**SOURCE PASSAGE:**
Thursday, September 01, 2016

When The World Heals The Church

When The World Heals The Church
Rev. Ron Robinson, preaching Sunday, Aug. 21, 2016, at The Welcome Table Christian Church, Arlington, TX
Reading: Luke 13:10-17


Now he was teaching in one of the synagogues on the sabbath. 11And just then there appeared a woman with a spirit that had crippled her for eighteen years. She was bent over and was quite unable to stand up straight. 12When Jesus saw her, he called her over and said, “Woman, you are set free from your ailment.” 13When he laid his hands on her, immediately she stood up straight and began praising God. 14But the leader of the synagogue, indignant because Jesus had cured on the sabbath, kept saying to the crowd, “There are six days on which work ought to be done; come on those days and be cured, and not on the sabbath day.” 15But the Lord answered him and said, “You hypocrites! Does not each of you on the sabbath untie his ox or his donkey from the manger, and lead it away to give it water? 16And ought not this woman, a daughter of Abraham whom Satan bound for eighteen long years, be set free from this bondage on the sabbath day?” 17When he said this, all his opponents were put to shame; and the entire crowd was rejoicing at all the wonderful things that he was doing.

**RECORD SET:**
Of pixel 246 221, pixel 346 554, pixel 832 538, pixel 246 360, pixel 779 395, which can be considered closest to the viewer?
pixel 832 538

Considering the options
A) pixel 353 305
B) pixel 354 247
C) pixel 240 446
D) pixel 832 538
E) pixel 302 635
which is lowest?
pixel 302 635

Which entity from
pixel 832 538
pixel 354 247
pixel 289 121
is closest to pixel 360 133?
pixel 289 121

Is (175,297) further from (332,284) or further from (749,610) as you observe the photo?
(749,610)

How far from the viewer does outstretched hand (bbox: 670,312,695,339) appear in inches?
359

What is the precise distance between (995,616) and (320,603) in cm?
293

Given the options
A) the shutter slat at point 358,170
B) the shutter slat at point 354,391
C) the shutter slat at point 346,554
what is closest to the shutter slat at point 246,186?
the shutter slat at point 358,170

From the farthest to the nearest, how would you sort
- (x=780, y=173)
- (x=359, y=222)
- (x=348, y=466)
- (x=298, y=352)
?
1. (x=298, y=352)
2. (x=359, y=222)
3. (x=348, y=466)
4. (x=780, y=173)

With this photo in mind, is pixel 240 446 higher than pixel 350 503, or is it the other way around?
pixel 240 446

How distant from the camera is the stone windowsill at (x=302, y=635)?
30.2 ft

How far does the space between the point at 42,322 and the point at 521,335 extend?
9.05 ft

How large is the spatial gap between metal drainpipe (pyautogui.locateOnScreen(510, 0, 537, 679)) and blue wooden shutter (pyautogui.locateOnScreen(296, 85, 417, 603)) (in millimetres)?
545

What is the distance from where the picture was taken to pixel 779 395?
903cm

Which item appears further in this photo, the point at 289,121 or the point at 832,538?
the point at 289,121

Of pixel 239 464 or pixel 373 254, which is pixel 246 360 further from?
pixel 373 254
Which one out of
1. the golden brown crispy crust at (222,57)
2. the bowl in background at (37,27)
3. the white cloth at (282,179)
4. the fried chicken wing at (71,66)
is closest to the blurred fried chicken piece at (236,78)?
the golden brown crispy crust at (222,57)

**TO DO:**
1: In the sermon page, how many years had the woman been crippled before Jesus healed her?
2: Write what comes next in the sermon page, starting after the final verse of the reading.

**OUTPUTS:**
1: Eighteen years.

2:
 Sermon:
Thanks for the invitation and privilege to be here with you this weekend and in worship today. My debt to The Christian Church (Disciples of Christ) is deep; it is the church in which my mother was raised; it is the church which built an amazing seminary in which I was educated, and where I am now blessed to teach, and where I was inspired by so much that has led to the ministries of our own Welcome Table in north Tulsa today. And I have been promoting for more than a decade the wisdom of one of your denominational Vision Commitments—one thousand new congregations in one thousand new ways by 2020; one thousand new ways, which reflects the missional bigger bandwidth of being church in new environments that our hurting world needs.


At The Welcome Table church where we are, in and for the high poverty, low life expectancy, beautiful far northside of Tulsa, one of our favorite mottos and mission statements and tee-shirts is that we are there to “love the hell out of this world.” I like to think something like it was Jesus’ mission too, since there certainly was in the gospel accounts like in Luke today a lot of pain and struggle and hurt and oppression all around him, and which he entered into.


This motto I think even resonates with some of the theological tradition of Jesus’ birth and death as well as the way he lived his life. For God so loved the world, says John 3:16, Jesus was sent into it, and so, therefore, we are to go and do likewise, to be a sent people. And in some of our Christian traditions on Holy Saturday, which comes between Good Friday death and Easter Sunday resurrection, we commemorate the stories and speculations that grew up that Jesus’ loving and liberating spirit would have even gone into Hell to set free the souls there.


So, Loving the hell out of this world is something the church across the millennia has done when at its best, when it is living out its reason for being, which is to make Jesus continually visible in and through our lives and the world right around us, particularly visible in those places within us, within our communities, which seem the most hellish, in the places and with the people others abandon, neglect.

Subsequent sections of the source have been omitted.